Fedora is probably my next choice after Ubuntu in terms of mainstream non-gaming distros, so I'm happy to see a vote for it.

Thanks for your insight!

[–] DaddleDew@lemmy.world 2 points 1 day ago* (last edited 1 day ago) (1 children)

I recommend BTRFS with snapper for anyone who isn't an expert, which includes myself.

With BTRFS with Snapper, should something break your install short of breaking your bootloader, it makes recovery completely idiot proof.

It is literally a matter of scrolling through a menu that appears for 3 seconds at startup to select an option in the lines of "boot from snapshot", pick a snapshot in the list that is time stamped to a time/date when your install still worked, let it boot up, make sure your OS started up fine, go in the console and enter the command "sudo snapper rollback" (which will tell the system to make the snapshot you are currently running the default one), enter your password and then reboot. Bam, you've just rolled back your OS to a point before it got broken. You don't even need to understand what broke it to begin with.

It saved my ass a few times already. Trying to recover a broken operating system without this tool requires a whole lot more knowledge than I have.

[–] DaddleDew@lemmy.world 1 points 1 day ago* (last edited 1 day ago)
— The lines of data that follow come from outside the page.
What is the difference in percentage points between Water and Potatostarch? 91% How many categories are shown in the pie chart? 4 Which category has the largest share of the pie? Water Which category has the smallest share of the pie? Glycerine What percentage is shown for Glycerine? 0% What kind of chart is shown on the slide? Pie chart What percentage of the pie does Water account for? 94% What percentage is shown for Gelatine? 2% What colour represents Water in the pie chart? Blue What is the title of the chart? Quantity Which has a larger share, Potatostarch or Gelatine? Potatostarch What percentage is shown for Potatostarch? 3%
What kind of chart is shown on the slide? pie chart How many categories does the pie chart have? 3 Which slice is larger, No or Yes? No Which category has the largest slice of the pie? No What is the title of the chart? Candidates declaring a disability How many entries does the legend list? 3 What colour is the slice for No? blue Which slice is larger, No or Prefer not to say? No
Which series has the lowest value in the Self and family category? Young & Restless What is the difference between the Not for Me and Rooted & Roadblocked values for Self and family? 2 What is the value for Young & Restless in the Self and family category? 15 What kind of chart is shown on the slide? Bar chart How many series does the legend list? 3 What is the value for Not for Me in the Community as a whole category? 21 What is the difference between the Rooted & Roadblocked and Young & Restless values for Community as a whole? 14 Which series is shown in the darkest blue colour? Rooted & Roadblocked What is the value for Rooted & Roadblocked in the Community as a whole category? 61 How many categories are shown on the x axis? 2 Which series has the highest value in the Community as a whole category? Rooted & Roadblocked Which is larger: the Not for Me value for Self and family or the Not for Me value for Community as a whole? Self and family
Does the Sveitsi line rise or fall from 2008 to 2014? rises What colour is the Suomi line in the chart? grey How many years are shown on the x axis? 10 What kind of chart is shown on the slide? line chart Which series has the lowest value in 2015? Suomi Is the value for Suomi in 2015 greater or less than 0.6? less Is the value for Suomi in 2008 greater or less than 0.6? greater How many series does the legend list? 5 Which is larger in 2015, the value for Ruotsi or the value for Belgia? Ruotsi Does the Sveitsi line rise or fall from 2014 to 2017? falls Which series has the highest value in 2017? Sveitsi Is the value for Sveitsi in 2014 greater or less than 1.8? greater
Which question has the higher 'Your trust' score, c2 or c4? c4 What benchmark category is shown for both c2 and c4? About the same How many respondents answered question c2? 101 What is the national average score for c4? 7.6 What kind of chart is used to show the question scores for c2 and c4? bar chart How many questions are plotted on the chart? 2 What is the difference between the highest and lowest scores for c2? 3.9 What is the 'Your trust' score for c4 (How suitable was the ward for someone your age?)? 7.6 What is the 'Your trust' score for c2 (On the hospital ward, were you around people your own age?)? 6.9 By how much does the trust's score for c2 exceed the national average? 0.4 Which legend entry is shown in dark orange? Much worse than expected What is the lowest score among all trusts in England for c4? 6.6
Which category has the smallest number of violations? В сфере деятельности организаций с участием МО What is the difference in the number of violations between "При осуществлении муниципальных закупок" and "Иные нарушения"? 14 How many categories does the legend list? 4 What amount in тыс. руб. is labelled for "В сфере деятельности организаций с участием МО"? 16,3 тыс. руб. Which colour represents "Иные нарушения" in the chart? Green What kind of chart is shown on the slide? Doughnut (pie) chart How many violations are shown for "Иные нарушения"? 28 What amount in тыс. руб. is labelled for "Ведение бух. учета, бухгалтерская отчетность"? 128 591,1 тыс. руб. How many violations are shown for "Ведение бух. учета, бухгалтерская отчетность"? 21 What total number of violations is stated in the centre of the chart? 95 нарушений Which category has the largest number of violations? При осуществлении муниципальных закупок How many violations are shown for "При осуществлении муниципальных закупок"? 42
I've just learned that the latest Trixie version of Debian runs Plasma 6 as well. Another route to explore depending how new your hardware is.

It is also to be noted that this means that Plasma 6 support will likely trickle down to Linux Mint through Linux Mint Debian Edition 7. Eventually, maybe. If that happens, it will become a solid package for users who want a very stable, approachable and easy to use distro that is compatible with KDE Plasma 6. It might not come pre-packaged with KDE Plasma, but it should be relatively simple and quick to follow a walkthrough to install it after since at its core it will be compatible with it.